Where Self-Purchase Saves the Most
| Discount Tier | Potential Savings | Common Brands |
|---|---|---|
| High | 5–8% Regularly | Myntra, Ajio, Lifestyle, Westside, Pantaloons |
| Moderate | 2–5% Regularly | Swiggy, Zomato, Croma, MakeMyTrip |
| Low/Rare | 0–2% Regularly | Apple India, Tanishq, Tata CLiQ Luxury |
When Self-Purchase Doesn't Make Sense
- Uncertain Spending: Don't buy a ₹5,000 voucher if you might only spend ₹3,000; the remaining ₹2,000 could expire.
- Negligible Discounts: A 1% discount on a small amount may not be worth the 90-second effort.
- Brand Instability: Avoid holding large balances with brands facing financial uncertainty.
- Tight Expiry: Always check if the validity (usually 6–12 months) matches your planned shopping timeline.
Self-Purchase During Sale Seasons
The "pro move" is to buy vouchers during peak-discount periods (pre-Diwali or Great Indian Festival) and hold them to redeem during the brand's own sale. You benefit from both the voucher discount and the sale price — a legal double-dip that maximizes your ROI.
Frequently Asked Questions
Q1. Is buying a gift voucher for yourself allowed?
Yes. Every major Indian platform explicitly supports this.
Q2. Do I pay tax on a voucher I buy for myself?
No additional tax applies. GST is handled either at the time of voucher purchase or at the time of final product redemption.
Q3. Can I return items bought with a self-purchased voucher?
Yes. Refund policies remain the same, though the refund typically returns to your voucher balance rather than your bank account.
Q4. Is there a limit on how many vouchers I can buy?

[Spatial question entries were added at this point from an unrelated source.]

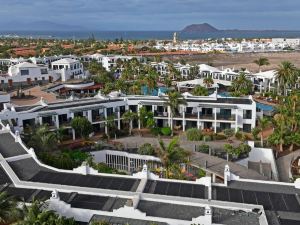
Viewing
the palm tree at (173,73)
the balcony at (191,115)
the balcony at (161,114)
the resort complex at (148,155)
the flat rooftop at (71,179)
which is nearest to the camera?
the resort complex at (148,155)

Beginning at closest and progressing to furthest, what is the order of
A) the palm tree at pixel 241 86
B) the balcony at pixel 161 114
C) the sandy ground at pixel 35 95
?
1. the balcony at pixel 161 114
2. the sandy ground at pixel 35 95
3. the palm tree at pixel 241 86

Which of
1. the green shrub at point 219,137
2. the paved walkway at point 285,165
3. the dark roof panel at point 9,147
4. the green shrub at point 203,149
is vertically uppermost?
the dark roof panel at point 9,147

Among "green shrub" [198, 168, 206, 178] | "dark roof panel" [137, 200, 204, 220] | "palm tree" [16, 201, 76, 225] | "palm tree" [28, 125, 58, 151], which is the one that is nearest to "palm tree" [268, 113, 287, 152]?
"green shrub" [198, 168, 206, 178]

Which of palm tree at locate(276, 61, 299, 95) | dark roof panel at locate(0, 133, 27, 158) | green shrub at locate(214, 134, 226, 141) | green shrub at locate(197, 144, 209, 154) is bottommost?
green shrub at locate(214, 134, 226, 141)

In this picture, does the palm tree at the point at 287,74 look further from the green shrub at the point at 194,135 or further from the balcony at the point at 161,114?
the green shrub at the point at 194,135

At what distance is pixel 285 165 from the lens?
46.2 meters

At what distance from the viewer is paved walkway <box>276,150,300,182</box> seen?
138ft

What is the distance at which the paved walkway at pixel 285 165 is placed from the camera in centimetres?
4206

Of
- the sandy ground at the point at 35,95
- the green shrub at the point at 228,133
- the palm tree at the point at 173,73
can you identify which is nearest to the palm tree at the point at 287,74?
the green shrub at the point at 228,133

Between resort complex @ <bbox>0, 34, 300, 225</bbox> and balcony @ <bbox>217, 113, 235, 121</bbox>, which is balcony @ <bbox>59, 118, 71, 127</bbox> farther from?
balcony @ <bbox>217, 113, 235, 121</bbox>

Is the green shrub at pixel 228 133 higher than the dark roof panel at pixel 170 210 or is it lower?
lower

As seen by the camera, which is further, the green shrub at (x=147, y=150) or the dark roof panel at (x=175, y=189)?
the green shrub at (x=147, y=150)

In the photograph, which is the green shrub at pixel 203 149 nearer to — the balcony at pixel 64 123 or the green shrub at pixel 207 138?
the green shrub at pixel 207 138

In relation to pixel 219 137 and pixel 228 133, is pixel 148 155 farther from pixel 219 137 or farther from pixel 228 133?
pixel 228 133
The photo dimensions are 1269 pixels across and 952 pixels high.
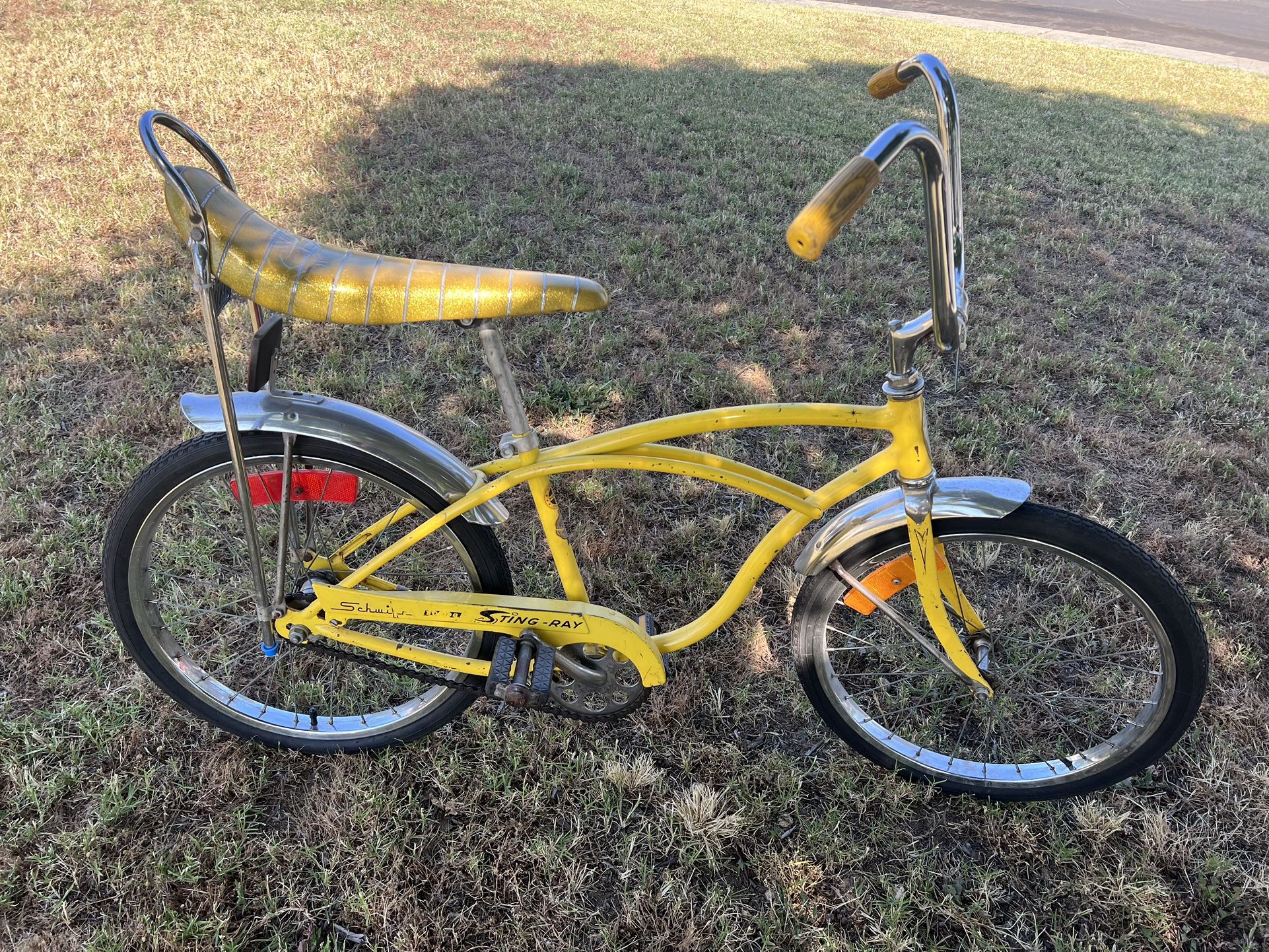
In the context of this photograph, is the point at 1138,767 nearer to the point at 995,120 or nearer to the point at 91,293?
the point at 91,293

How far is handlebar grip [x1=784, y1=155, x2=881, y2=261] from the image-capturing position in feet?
4.20

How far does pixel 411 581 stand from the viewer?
8.70 feet

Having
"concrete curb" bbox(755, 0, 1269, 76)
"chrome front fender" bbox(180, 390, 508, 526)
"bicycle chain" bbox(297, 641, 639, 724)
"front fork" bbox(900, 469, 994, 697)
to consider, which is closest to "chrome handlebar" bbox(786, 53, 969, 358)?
"front fork" bbox(900, 469, 994, 697)

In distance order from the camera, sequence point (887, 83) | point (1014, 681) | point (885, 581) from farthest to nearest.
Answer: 1. point (1014, 681)
2. point (885, 581)
3. point (887, 83)

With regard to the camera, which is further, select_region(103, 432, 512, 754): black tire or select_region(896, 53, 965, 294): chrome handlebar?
select_region(103, 432, 512, 754): black tire

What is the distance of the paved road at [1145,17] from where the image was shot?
13.9m

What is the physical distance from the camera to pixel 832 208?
1287mm

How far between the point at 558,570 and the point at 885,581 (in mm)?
936

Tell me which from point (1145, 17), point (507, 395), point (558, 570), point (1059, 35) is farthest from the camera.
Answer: point (1145, 17)

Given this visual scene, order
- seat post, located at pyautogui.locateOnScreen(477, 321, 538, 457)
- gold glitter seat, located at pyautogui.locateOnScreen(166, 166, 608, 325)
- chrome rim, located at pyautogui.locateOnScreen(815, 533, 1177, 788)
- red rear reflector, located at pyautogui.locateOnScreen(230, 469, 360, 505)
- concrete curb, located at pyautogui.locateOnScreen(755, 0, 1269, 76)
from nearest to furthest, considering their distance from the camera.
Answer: gold glitter seat, located at pyautogui.locateOnScreen(166, 166, 608, 325), seat post, located at pyautogui.locateOnScreen(477, 321, 538, 457), red rear reflector, located at pyautogui.locateOnScreen(230, 469, 360, 505), chrome rim, located at pyautogui.locateOnScreen(815, 533, 1177, 788), concrete curb, located at pyautogui.locateOnScreen(755, 0, 1269, 76)

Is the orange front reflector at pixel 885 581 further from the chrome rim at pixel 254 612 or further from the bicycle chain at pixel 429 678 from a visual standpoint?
the chrome rim at pixel 254 612

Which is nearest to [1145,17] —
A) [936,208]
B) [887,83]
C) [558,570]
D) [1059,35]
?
[1059,35]

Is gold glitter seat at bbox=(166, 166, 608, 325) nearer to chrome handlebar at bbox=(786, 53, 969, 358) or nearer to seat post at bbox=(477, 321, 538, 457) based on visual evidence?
seat post at bbox=(477, 321, 538, 457)

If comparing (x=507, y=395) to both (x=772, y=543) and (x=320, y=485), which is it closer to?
(x=320, y=485)
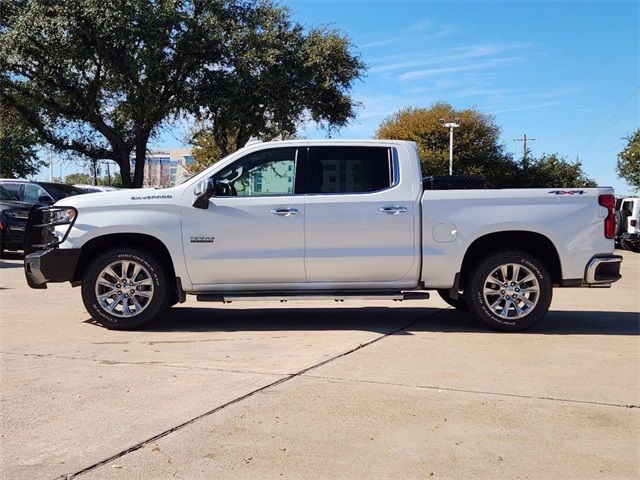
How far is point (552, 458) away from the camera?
382cm

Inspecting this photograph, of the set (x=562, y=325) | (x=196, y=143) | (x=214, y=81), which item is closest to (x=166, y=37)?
(x=214, y=81)

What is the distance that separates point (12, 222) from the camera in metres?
15.5

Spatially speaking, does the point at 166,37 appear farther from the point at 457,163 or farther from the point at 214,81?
the point at 457,163

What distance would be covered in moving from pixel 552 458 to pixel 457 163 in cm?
4979

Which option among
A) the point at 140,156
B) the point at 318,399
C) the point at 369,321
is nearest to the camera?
the point at 318,399

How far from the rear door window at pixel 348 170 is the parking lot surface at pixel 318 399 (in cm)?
156

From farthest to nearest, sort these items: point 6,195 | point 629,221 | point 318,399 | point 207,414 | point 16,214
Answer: point 629,221
point 6,195
point 16,214
point 318,399
point 207,414

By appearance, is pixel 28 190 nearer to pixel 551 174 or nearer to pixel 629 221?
pixel 629 221

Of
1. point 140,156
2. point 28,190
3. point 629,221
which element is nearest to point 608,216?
point 28,190

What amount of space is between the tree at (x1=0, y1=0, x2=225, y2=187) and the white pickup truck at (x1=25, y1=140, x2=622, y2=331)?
54.5ft

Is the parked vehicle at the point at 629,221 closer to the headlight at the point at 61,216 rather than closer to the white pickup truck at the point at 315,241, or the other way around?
the white pickup truck at the point at 315,241

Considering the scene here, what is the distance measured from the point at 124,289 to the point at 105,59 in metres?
17.4

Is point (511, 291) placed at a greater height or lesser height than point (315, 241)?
lesser

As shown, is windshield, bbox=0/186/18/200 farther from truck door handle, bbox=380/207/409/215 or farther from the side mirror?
truck door handle, bbox=380/207/409/215
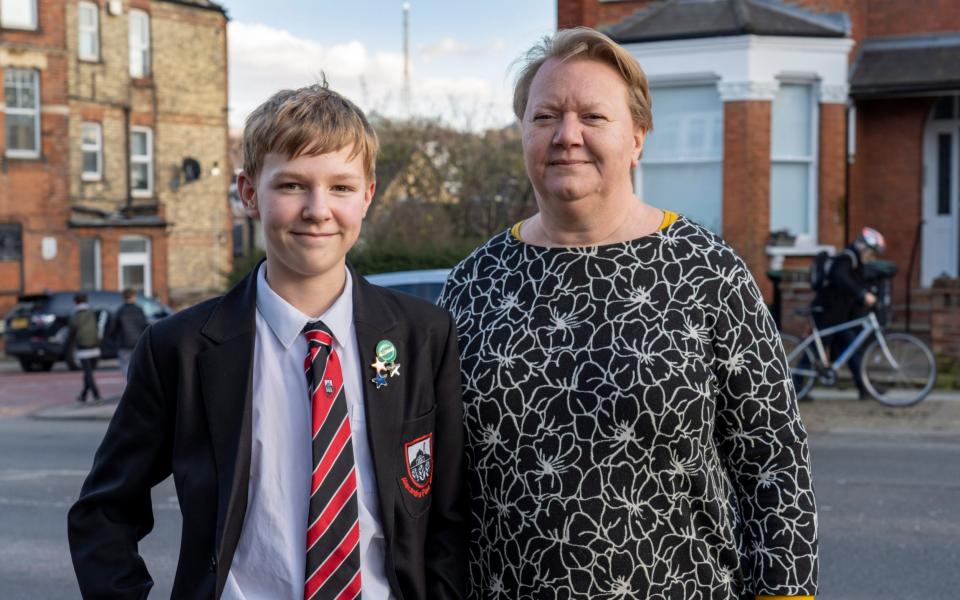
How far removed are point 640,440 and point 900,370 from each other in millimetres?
11832

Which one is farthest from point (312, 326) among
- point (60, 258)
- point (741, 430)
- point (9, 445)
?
point (60, 258)

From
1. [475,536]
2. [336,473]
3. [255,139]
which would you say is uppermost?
[255,139]

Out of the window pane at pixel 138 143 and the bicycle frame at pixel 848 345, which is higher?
the window pane at pixel 138 143

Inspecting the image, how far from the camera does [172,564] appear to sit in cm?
723

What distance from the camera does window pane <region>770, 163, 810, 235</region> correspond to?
1719cm

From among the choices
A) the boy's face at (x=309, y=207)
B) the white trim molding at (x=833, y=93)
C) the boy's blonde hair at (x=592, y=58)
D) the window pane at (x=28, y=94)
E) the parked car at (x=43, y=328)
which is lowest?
the parked car at (x=43, y=328)

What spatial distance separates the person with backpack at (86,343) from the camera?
1781 centimetres

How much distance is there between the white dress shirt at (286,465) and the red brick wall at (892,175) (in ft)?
54.3

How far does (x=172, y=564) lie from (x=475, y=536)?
16.2 feet

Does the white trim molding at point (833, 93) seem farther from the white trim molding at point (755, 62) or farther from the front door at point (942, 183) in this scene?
the front door at point (942, 183)

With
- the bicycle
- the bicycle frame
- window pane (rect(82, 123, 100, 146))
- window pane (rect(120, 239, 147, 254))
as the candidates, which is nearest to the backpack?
the bicycle

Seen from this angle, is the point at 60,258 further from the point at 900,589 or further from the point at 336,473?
the point at 336,473

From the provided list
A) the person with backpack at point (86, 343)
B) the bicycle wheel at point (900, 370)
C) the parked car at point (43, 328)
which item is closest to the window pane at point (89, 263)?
the parked car at point (43, 328)

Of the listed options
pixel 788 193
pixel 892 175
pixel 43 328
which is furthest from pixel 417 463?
pixel 43 328
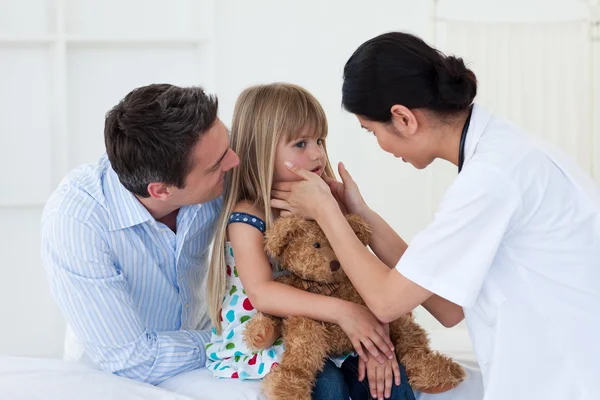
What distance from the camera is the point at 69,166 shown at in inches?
151

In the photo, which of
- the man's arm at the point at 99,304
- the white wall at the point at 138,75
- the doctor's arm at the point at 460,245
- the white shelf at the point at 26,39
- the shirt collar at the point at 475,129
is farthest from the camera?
the white wall at the point at 138,75

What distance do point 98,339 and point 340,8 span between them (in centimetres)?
250

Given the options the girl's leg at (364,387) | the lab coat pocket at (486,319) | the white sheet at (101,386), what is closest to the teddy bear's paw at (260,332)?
the white sheet at (101,386)

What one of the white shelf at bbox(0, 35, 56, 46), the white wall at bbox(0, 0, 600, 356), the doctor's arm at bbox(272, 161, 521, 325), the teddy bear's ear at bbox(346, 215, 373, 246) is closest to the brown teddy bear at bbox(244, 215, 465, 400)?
the teddy bear's ear at bbox(346, 215, 373, 246)

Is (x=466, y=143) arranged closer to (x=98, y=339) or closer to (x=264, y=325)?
(x=264, y=325)

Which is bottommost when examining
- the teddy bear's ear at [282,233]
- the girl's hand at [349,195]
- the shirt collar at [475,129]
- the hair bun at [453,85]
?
the teddy bear's ear at [282,233]

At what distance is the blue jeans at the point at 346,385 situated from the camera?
6.01 feet

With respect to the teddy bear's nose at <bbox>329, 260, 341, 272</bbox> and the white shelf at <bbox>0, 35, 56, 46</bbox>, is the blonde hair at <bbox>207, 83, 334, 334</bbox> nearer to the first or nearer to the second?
the teddy bear's nose at <bbox>329, 260, 341, 272</bbox>

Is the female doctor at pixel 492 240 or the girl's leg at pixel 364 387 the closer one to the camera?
the female doctor at pixel 492 240

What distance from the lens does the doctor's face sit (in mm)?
1755

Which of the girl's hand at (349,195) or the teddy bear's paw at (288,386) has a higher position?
the girl's hand at (349,195)

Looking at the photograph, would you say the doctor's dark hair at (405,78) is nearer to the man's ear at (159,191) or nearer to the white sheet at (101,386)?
the man's ear at (159,191)

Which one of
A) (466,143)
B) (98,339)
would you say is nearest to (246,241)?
(98,339)

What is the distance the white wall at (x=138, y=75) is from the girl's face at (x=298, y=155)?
179cm
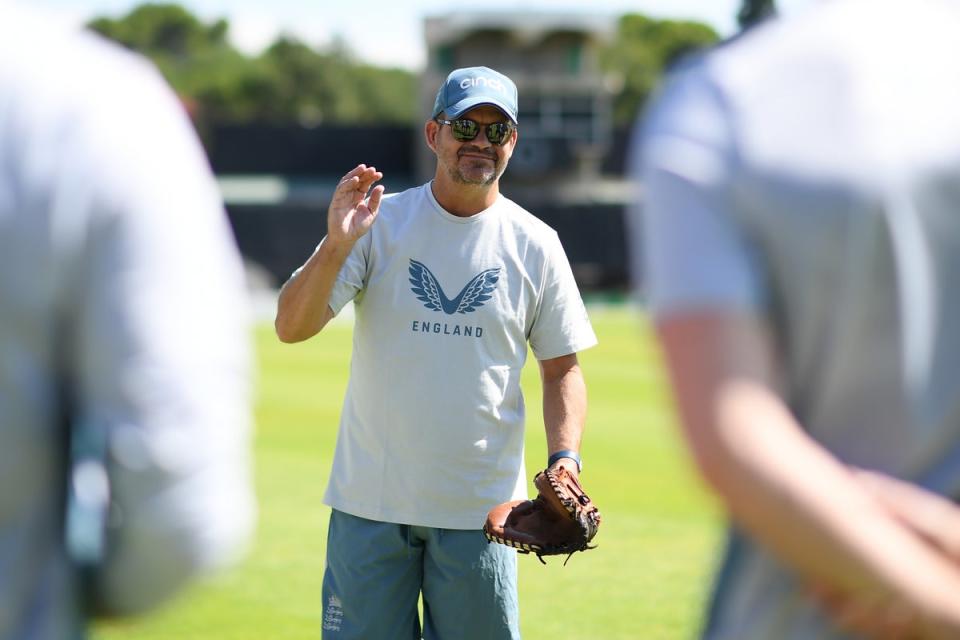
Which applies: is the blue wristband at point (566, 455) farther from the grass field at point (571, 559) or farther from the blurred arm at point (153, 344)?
the blurred arm at point (153, 344)

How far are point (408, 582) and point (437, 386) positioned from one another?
642 mm

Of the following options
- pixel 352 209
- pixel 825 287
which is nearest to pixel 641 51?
pixel 352 209

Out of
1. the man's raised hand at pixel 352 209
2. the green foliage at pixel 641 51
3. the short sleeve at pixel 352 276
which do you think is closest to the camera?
the man's raised hand at pixel 352 209

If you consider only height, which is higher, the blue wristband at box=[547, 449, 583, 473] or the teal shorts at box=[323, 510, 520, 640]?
the blue wristband at box=[547, 449, 583, 473]

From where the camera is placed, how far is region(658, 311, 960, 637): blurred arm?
1.47 metres

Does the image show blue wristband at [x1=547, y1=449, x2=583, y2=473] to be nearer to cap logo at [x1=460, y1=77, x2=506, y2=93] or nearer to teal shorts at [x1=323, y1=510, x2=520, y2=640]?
teal shorts at [x1=323, y1=510, x2=520, y2=640]

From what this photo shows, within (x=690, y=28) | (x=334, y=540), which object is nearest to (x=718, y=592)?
(x=334, y=540)

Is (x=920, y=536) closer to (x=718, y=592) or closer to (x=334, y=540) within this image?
(x=718, y=592)

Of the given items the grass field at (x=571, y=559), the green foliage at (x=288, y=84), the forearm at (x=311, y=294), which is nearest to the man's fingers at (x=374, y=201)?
the forearm at (x=311, y=294)

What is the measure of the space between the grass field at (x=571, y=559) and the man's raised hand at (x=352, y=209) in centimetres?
113

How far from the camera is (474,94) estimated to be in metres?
4.38

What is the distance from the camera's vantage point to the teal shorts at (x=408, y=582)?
4.20 metres

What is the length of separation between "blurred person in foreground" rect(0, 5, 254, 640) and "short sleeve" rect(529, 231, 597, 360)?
108 inches

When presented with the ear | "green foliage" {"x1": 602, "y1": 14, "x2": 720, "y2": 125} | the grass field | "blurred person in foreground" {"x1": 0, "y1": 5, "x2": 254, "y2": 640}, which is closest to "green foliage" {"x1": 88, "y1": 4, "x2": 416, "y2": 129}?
"green foliage" {"x1": 602, "y1": 14, "x2": 720, "y2": 125}
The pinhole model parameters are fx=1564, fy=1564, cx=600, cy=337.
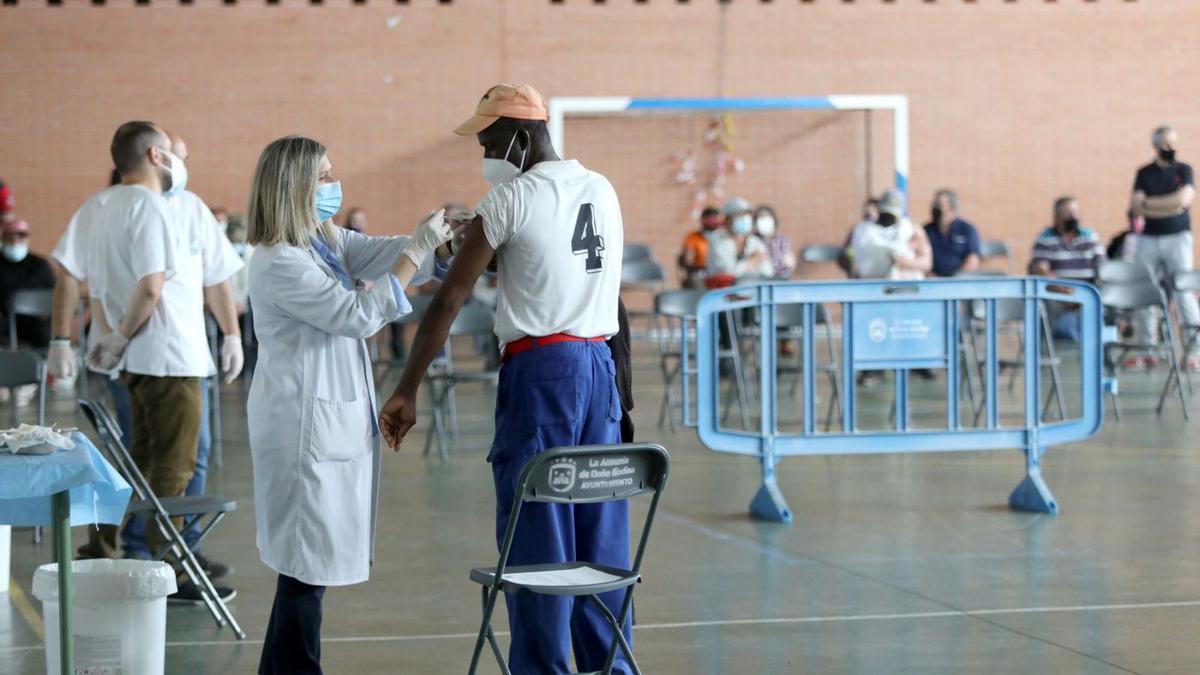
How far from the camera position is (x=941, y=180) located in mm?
17734

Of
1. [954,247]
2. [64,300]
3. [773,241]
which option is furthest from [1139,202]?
[64,300]

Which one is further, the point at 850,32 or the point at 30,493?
the point at 850,32

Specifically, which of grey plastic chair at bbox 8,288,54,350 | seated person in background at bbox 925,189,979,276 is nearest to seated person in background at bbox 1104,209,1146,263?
seated person in background at bbox 925,189,979,276

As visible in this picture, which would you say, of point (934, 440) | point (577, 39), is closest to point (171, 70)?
point (577, 39)

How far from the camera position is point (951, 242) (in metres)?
14.5

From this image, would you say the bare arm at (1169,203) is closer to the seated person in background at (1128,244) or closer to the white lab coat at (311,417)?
the seated person in background at (1128,244)

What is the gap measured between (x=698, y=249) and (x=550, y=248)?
37.7 feet

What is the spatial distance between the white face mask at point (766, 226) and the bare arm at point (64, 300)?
10426 millimetres

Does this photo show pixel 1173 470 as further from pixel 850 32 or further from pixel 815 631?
pixel 850 32

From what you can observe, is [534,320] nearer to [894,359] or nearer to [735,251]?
[894,359]

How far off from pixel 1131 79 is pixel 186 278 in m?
14.3

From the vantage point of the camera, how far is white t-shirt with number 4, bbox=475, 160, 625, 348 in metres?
3.99

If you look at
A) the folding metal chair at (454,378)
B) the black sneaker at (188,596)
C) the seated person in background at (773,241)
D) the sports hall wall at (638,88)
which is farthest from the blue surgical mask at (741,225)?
the black sneaker at (188,596)

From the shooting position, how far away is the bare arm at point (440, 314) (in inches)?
157
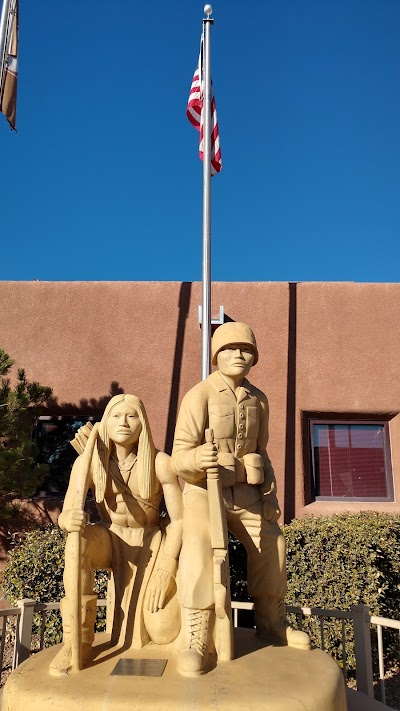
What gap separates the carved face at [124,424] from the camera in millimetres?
3223

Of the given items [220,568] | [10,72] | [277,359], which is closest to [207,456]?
[220,568]

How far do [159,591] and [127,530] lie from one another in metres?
0.45

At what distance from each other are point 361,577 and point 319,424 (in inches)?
106

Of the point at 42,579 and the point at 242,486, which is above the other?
the point at 242,486

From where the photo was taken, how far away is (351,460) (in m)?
7.60

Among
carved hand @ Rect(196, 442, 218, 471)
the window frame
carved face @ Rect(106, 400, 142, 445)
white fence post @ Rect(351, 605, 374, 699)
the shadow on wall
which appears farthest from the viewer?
the window frame

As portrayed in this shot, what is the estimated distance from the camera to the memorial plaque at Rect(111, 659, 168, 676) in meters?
→ 2.60

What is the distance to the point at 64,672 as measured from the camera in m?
2.63

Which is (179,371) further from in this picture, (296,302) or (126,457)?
(126,457)

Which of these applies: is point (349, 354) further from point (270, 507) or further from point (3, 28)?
point (3, 28)

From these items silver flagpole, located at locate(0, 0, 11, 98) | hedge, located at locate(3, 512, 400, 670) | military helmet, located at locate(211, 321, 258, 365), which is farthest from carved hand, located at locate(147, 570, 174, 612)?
silver flagpole, located at locate(0, 0, 11, 98)

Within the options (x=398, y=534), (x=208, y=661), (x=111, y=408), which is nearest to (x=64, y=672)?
(x=208, y=661)

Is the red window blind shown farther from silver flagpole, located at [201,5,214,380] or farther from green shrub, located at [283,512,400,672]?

Consumer accounts usually have a monthly limit between ₹50,000 and ₹1,00,000.
The Bottom Line
Self-purchase is a discipline-based budgeting tool and a high-ROI savings hack. Buy only for brands you use, in amounts you'll spend, and within the validity period. Stick to these rules, and self-purchase is pure upside for your wallet.